## What to produce
Your task is to output all the records below, word for word.

►

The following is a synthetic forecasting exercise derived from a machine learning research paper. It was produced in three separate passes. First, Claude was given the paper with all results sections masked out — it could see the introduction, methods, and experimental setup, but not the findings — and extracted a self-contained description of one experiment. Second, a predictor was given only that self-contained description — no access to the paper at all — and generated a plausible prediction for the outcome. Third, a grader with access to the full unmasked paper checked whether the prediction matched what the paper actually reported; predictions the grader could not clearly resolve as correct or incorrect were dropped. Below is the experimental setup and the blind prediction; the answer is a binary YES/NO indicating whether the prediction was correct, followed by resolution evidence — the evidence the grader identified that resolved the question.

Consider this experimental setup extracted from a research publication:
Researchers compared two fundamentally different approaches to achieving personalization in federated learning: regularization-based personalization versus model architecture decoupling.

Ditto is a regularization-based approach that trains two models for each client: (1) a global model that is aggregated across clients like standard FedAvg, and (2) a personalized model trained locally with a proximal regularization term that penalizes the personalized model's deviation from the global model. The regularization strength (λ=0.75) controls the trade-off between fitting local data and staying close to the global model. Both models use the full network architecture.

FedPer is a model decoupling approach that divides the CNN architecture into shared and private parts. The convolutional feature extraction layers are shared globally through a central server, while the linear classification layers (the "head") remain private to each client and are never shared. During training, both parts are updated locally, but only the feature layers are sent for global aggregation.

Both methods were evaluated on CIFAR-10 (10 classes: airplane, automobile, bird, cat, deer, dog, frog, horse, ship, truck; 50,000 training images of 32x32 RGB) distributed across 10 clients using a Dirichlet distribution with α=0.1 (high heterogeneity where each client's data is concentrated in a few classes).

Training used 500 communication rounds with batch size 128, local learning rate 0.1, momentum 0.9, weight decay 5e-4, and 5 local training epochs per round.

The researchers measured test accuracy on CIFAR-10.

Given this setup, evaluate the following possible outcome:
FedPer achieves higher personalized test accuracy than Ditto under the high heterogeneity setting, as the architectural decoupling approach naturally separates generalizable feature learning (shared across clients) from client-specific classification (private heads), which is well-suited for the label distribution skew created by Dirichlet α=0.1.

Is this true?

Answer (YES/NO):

◄

## The answer
The following is a synthetic forecasting exercise derived from a machine learning research paper. It was produced in three separate passes. First, Claude was given the paper with all results sections masked out — it could see the introduction, methods, and experimental setup, but not the findings — and extracted a self-contained description of one experiment. Second, a predictor was given only that self-contained description — no access to the paper at all — and generated a plausible prediction for the outcome. Third, a grader with access to the full unmasked paper checked whether the prediction matched what the paper actually reported; predictions the grader could not clearly resolve as correct or incorrect were dropped. Below is the experimental setup and the blind prediction; the answer is a binary YES/NO indicating whether the prediction was correct, followed by resolution evidence — the evidence the grader identified that resolved the question.

Consider this experimental setup extracted from a research publication:
Researchers compared two fundamentally different approaches to achieving personalization in federated learning: regularization-based personalization versus model architecture decoupling.

Ditto is a regularization-based approach that trains two models for each client: (1) a global model that is aggregated across clients like standard FedAvg, and (2) a personalized model trained locally with a proximal regularization term that penalizes the personalized model's deviation from the global model. The regularization strength (λ=0.75) controls the trade-off between fitting local data and staying close to the global model. Both models use the full network architecture.

FedPer is a model decoupling approach that divides the CNN architecture into shared and private parts. The convolutional feature extraction layers are shared globally through a central server, while the linear classification layers (the "head") remain private to each client and are never shared. During training, both parts are updated locally, but only the feature layers are sent for global aggregation.

Both methods were evaluated on CIFAR-10 (10 classes: airplane, automobile, bird, cat, deer, dog, frog, horse, ship, truck; 50,000 training images of 32x32 RGB) distributed across 10 clients using a Dirichlet distribution with α=0.1 (high heterogeneity where each client's data is concentrated in a few classes).

Training used 500 communication rounds with batch size 128, local learning rate 0.1, momentum 0.9, weight decay 5e-4, and 5 local training epochs per round.

The researchers measured test accuracy on CIFAR-10.

Given this setup, evaluate the following possible outcome:
FedPer achieves higher personalized test accuracy than Ditto under the high heterogeneity setting, as the architectural decoupling approach naturally separates generalizable feature learning (shared across clients) from client-specific classification (private heads), which is well-suited for the label distribution skew created by Dirichlet α=0.1.

Is this true?

Answer (YES/NO):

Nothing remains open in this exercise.